Alcuni suoi dipinti, oltre ai disegni realizzati da Bassignano, trovano spazio nel booklet del disco associati ai testi delle canzoni. L’intero progetto è in realtà un inno all’arte composto da tanti quadri, tinteggiati con vicende lontane ma vicine nel tempo, che hanno come protagonisti, fra gli altri, poeti, scrittori e pittori.

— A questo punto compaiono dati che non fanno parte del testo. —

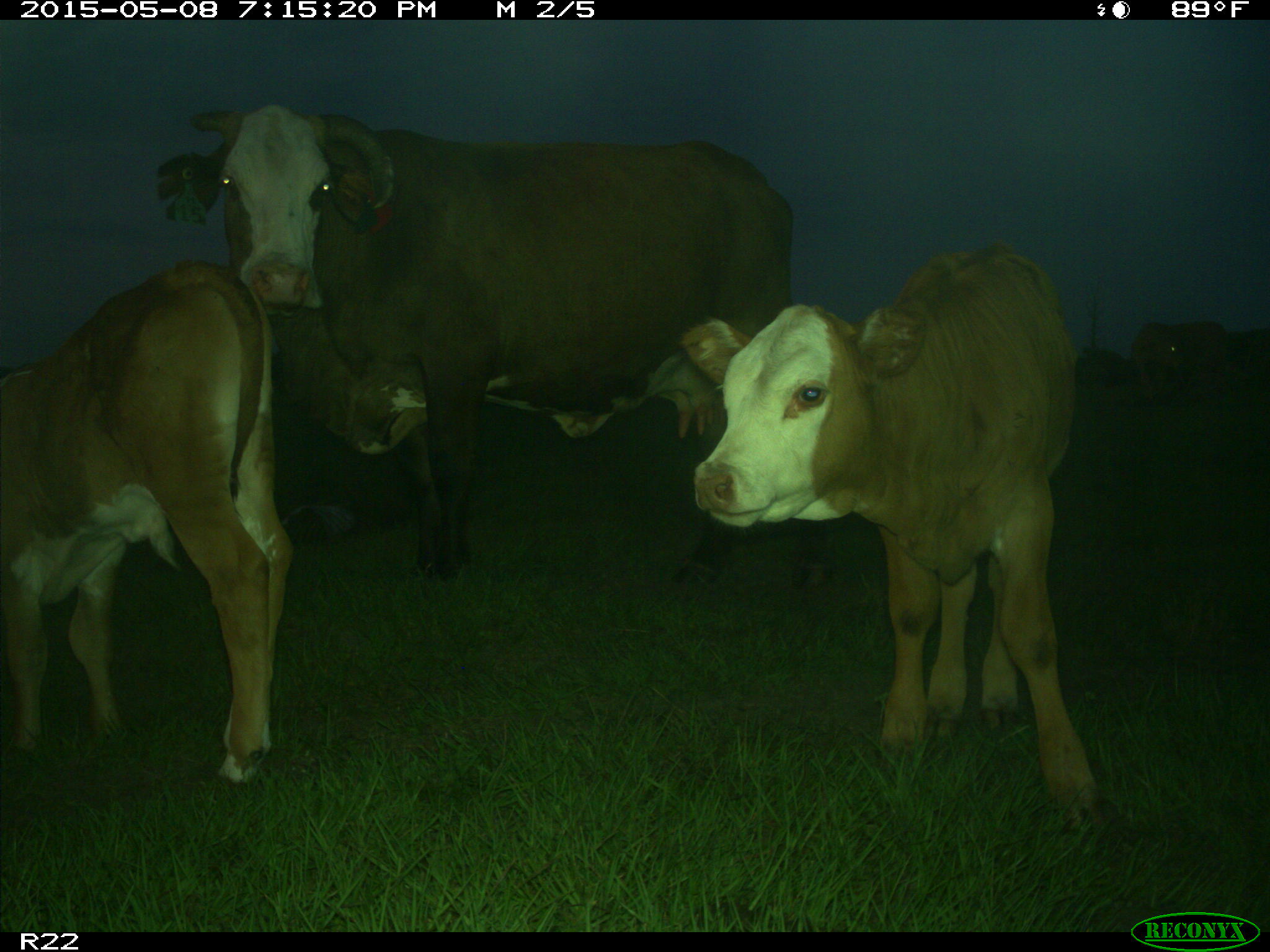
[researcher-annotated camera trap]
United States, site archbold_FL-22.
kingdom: Animalia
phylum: Chordata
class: Mammalia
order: Artiodactyla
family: Bovidae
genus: Bos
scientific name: Bos taurus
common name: domestic cow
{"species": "Bos taurus (domestic cow)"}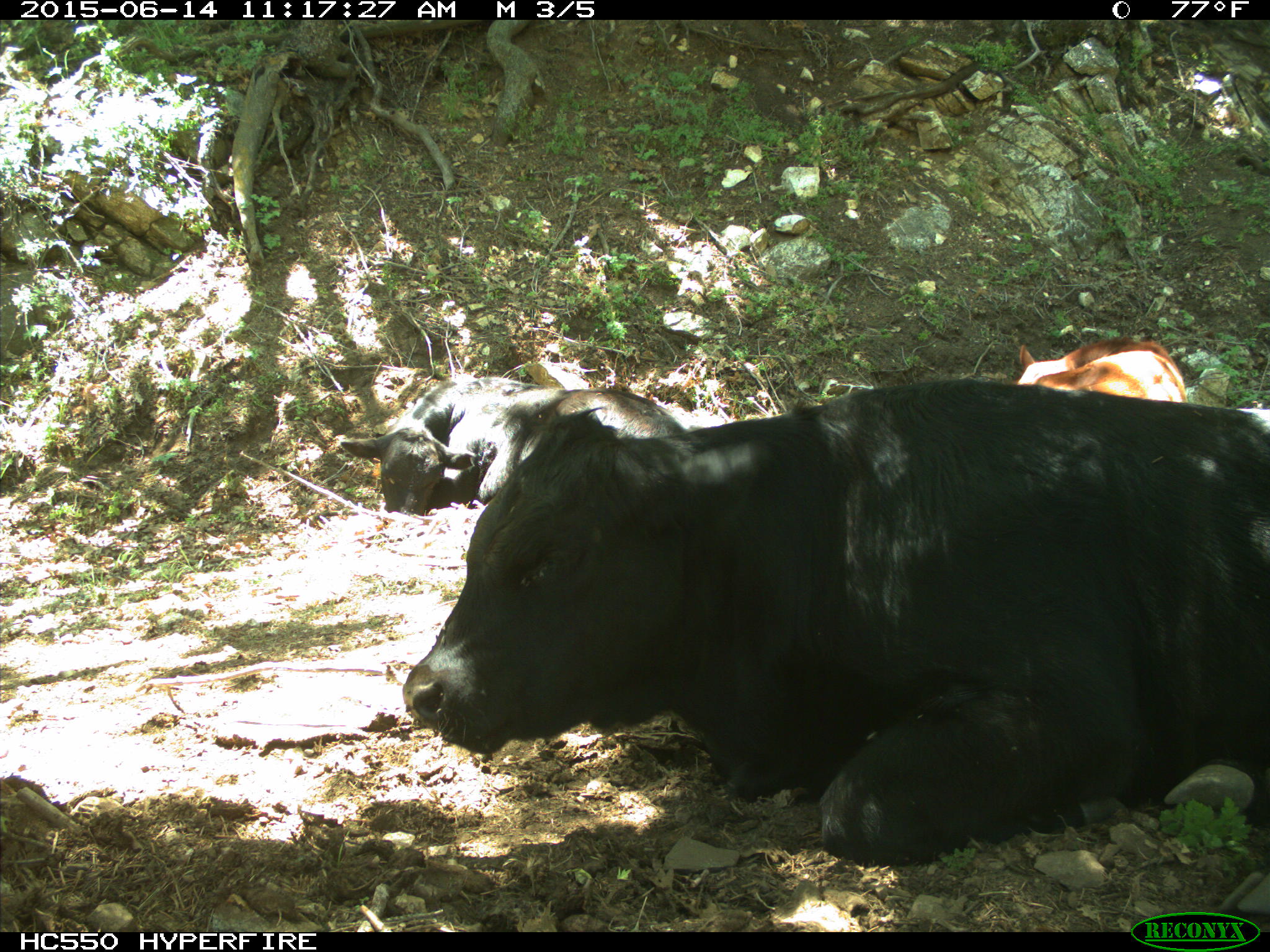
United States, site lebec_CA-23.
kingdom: Animalia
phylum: Chordata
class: Mammalia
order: Artiodactyla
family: Bovidae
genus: Bos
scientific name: Bos taurus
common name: domestic cow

Bassignano, come etichetterebbe il disco se fosse un film? «Non è un thriller, né una commedia, né un fantasy, né una storia romantica. E’ una via di mezzo fra poesia e pittura, una raccolta di sensazioni, figlia di una vena intimista che all’impegno civile e alle invettive oggi preferisce un orientamento più letterario, una ricerca della bellezza. E dentro c’è anche la sintesi dei mestieri che ho fatto, tutti accomunati dalla musica di una chitarra. Ecco, non è un concept album ma una semplice raccolta di pensieri sparsi». C'

Non manca un accenno ai tempi difficili che stiamo vivendo a causa della pandemia: è nel brano Il Cigno Nero, che chiude il disco. “Strade deserte, qualche gabbiano, una sirena che grida lontano, cosa è successo all’umanità? Non c’è nessuno, nessuno lo sa”, dicono i primi versi, e la canzone si conclude così: “Ma cosa è successo, ditemi un po’, chi ci ha rubato la luna e i falò, chi ci ha rubato la libertà, chi si è permesso, nessuno lo sa. Chi ci ha rubato il bene profondo? Chi ha organizzato la fine del mondo?”. E immediatamente dopo arrivano la leggerezza e la speranza della bonus track Domani è un giorno importante, affidata al duetto tra Ernesto e il cantautore Mario Lucio, icona della musica capoverdiana nonché ministro della cultura del suo paese: una piacevole sorpresa che riapre il cerchio proprio quando sembrava essersi chiuso.

«E’ il decimo album, l’ho già detto, dall’ormai lontano 1973, anno in cui pubblicai il primo disco. Non sono molti in quasi mezzo secolo, lo so, ma questo, così come gli altri nove, non è arrivato per contratto, forse perché tutti e dieci sono lavori amati, sentiti, desiderati, coltivati nel tempo come messaggi e rivendicazioni, come bisogno fondamentale di espressione e comunicazione, insieme a libri, quadri e mille altre iniziative culturali più o meno riuscite ma anch’esse dovute alla società che ho vissuto e ancora vivo con immutata passione. Le mie canzoni? Prima sono nate come inni di lotta, poi via via come affreschi civili. Un po’ di scuola genovese, un po’ di Francia, un altro po’ di quella Milano del dopoguerra di zio Aldo, al quale l’album è idealmente dedicato: la Milano di Giorgio Strehler, di Dario Fo, di Enzo Jannacci e degli altri protagonisti del cabaret marca Derby. Cinema, teatro, pittura, politica e letteratura, come dire i miei interessi di sempre, sono raccontati tra note e accordi per nulla anglosassoni ma semmai mutuati dalla nostra grande tradizione popolare».

Parola di Ernesto Bassignano, uno dei pochi cantautori che dovrebbero essere protetti dal Wwf.